Mineralogical Examination

Examples of different mineralogical patina formed by artificially inducing corrosion.

Ammonia vapor can cause beautiful blue crystals to form on the surface of bronze. To the eye these crystals look like azurite, which is often found on ancient corroded bronze. A quick chemical test can tell the difference. Solvents can distinguish between authentic lacquer, made from a tree sap, and modern synthetic lacquer. Simple chemical tests are useful in determining what further action to take when examining artifacts.

Chemical tests, performed on site at TK, are largely based on techniques practiced by mineralogists. They are often performed in conjunction with related tests of physical properties, such as streak color and hardness. A small number of chemicals can be used to detect the presence of numerous elements in a sample. The tests are not quantitative, though the relative proportions of the detected elements may be roughly estimated based on the reactions of a series of tests. With minute samples, impurities may not be detected. In addition to the normal range of chemicals used by mineralogists, solvents may be used to check for the presence of certain adhesives and resins, which are frequently incorporated in applied surface layers on repairs and forgeries. Tests are generally performed on samples of the corrosion crust found on metal objects. Occasionally, a small metal sample will be dissolved for testing. This is generally done when the alloy is unusual or suspicious. In the case of mineral samples, these simple and inexpensive tests generally eliminate the need for XRD analysis. Where the results are remarkable, more advanced testing may proceed.

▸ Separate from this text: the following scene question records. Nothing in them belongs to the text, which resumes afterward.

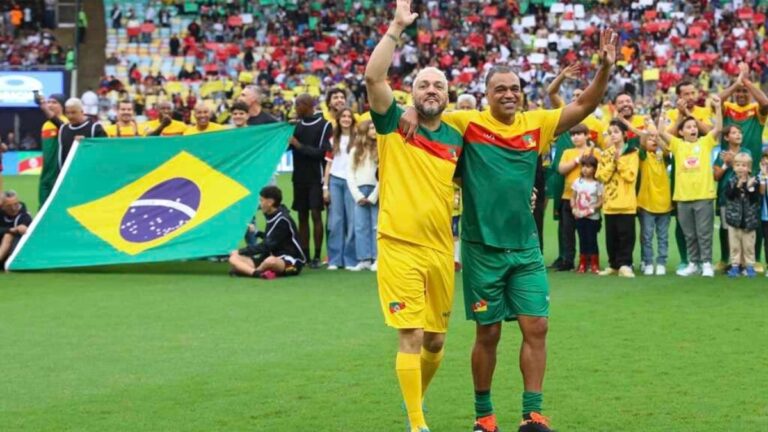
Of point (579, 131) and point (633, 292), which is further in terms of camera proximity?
point (579, 131)

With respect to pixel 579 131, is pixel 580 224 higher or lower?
lower

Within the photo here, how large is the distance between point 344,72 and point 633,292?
2913 centimetres

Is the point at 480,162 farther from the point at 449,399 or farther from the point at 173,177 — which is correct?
the point at 173,177

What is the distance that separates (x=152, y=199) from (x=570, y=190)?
4729mm

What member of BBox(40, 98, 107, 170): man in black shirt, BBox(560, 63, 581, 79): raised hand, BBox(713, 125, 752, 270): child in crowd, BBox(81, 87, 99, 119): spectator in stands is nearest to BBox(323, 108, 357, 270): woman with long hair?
BBox(40, 98, 107, 170): man in black shirt

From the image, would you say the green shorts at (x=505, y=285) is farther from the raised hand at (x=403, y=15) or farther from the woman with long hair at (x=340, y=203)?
the woman with long hair at (x=340, y=203)

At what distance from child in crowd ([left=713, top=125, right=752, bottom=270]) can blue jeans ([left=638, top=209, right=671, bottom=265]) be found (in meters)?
0.60

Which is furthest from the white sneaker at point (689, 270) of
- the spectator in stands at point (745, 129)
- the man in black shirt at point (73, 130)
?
the man in black shirt at point (73, 130)

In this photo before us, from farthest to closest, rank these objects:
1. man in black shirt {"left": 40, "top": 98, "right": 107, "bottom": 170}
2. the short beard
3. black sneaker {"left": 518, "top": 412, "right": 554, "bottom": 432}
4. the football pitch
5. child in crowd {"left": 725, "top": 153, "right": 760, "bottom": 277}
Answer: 1. man in black shirt {"left": 40, "top": 98, "right": 107, "bottom": 170}
2. child in crowd {"left": 725, "top": 153, "right": 760, "bottom": 277}
3. the football pitch
4. the short beard
5. black sneaker {"left": 518, "top": 412, "right": 554, "bottom": 432}

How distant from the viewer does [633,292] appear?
13.6 m

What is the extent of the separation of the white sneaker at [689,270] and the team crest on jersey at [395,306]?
330 inches

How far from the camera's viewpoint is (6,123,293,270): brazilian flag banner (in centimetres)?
1561

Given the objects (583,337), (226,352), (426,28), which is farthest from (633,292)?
(426,28)

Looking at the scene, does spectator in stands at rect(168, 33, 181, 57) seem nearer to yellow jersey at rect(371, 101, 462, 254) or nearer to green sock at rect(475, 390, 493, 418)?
yellow jersey at rect(371, 101, 462, 254)
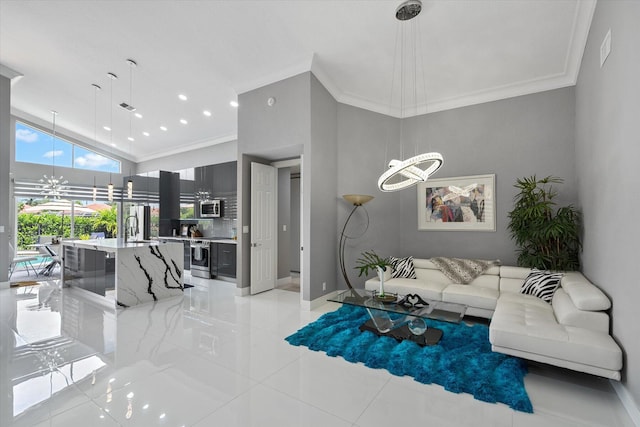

Chemical analysis of materials, as performed at TK, generally serves to identify corrosion products on metal, and to detect soluble modern adhesives and coatings. The presence of chloride corrosion on metals, especially copper and copper alloys, is considered reason to treat the metal to prevent further potentially destructive corrosion. Chemical tests are usually conducted in conjunction with physical tests, as practiced by mineralogists. The findings may prompt further investigation, using more advanced analytical techniques.